To put it simply, the synapses happen more easily when that triple latte finally kicks in. A morning cup dutifully carried to work even ranks over keeping a phone in one hand. And then there are more recent studies in the last few years linking moderate caffeine intake with lower rates of Type 2 Diabetes, lower rates of depression, reduced risk of heart disease, and even human longevity.

But there is an exception. A person giving a presentation to a live audience probably should avoid what amounts to a double dose of stimulation, given the natural increase in adrenaline that comes when we face a group waiting to hear from us.  For most of us a modest adrenaline rush is functional in helping us gain oral fluency.  It works to our benefit because it makes us more alert and maybe just a little smarter.  But combining what amounts to two stimulants can be counter productive.

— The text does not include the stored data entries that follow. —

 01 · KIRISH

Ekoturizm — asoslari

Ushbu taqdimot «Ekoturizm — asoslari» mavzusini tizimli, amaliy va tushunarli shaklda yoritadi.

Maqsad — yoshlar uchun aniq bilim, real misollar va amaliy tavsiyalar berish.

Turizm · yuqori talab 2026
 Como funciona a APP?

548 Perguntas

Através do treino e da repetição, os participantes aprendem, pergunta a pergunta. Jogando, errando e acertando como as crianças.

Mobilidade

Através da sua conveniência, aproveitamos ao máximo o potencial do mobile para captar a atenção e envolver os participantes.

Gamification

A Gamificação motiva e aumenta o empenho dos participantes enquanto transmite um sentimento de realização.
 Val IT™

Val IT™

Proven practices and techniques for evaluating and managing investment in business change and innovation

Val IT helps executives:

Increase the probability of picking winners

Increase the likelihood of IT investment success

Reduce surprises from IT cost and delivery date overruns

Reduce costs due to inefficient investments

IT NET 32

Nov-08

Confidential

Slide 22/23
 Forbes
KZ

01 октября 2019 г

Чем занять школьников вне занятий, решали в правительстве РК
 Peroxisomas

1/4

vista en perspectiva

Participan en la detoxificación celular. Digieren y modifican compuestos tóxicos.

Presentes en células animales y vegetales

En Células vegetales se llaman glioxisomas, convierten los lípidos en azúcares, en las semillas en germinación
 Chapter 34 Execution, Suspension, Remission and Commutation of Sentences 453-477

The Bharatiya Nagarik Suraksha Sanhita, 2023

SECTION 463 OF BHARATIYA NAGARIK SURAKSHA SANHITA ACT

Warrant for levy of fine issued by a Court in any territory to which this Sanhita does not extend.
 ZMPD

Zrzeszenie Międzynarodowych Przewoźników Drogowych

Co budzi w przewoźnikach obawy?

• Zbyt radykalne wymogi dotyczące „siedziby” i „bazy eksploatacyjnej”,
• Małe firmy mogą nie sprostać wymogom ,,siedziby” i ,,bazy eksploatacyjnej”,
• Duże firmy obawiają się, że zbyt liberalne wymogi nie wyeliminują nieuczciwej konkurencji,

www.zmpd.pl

They can make a presenter wired tighter than the “C” string at the top of a piano keyboard. We all know the effects; instead of the eloquence of a heightened conversation, we get a jumble of ideas that are delivered fast and with too little explanation. In addition, tightened vocal folds mean that the pitch of our voice will usually rise, making even a baritone sound like a Disney character.

All of us are different. But to play the odds to your advantage, it is probably better to reserve the use of caffeine for acts of creation more than vocal performance.